##### Supplied material

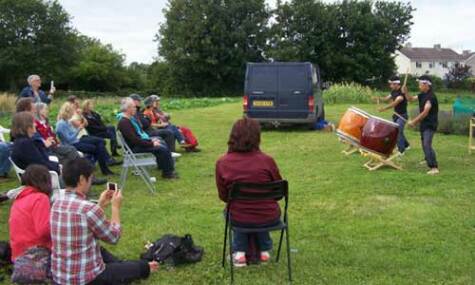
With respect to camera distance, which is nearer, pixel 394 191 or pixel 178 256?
pixel 178 256

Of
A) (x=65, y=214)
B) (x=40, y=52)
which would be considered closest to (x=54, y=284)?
(x=65, y=214)

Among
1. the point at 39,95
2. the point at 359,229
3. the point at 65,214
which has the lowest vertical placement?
the point at 359,229

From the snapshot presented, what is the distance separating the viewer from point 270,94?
15.5 m

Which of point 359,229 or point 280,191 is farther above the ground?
point 280,191

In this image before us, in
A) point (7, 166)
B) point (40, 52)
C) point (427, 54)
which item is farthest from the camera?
point (427, 54)

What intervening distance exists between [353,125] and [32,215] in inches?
272

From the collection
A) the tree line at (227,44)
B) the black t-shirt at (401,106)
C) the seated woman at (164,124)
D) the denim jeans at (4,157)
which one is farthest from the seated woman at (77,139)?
the tree line at (227,44)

##########

# Stated task:
Repeat word for word the part of the material that opens with the line containing "What intervening distance" and continues through the end of the material.

# The output:
What intervening distance exists between [353,125] and [32,215] in inches?
272

From the collection
A) the tree line at (227,44)
B) the black t-shirt at (401,106)
C) the seated woman at (164,124)
D) the denim jeans at (4,157)
which one is farthest from the seated woman at (77,139)?
the tree line at (227,44)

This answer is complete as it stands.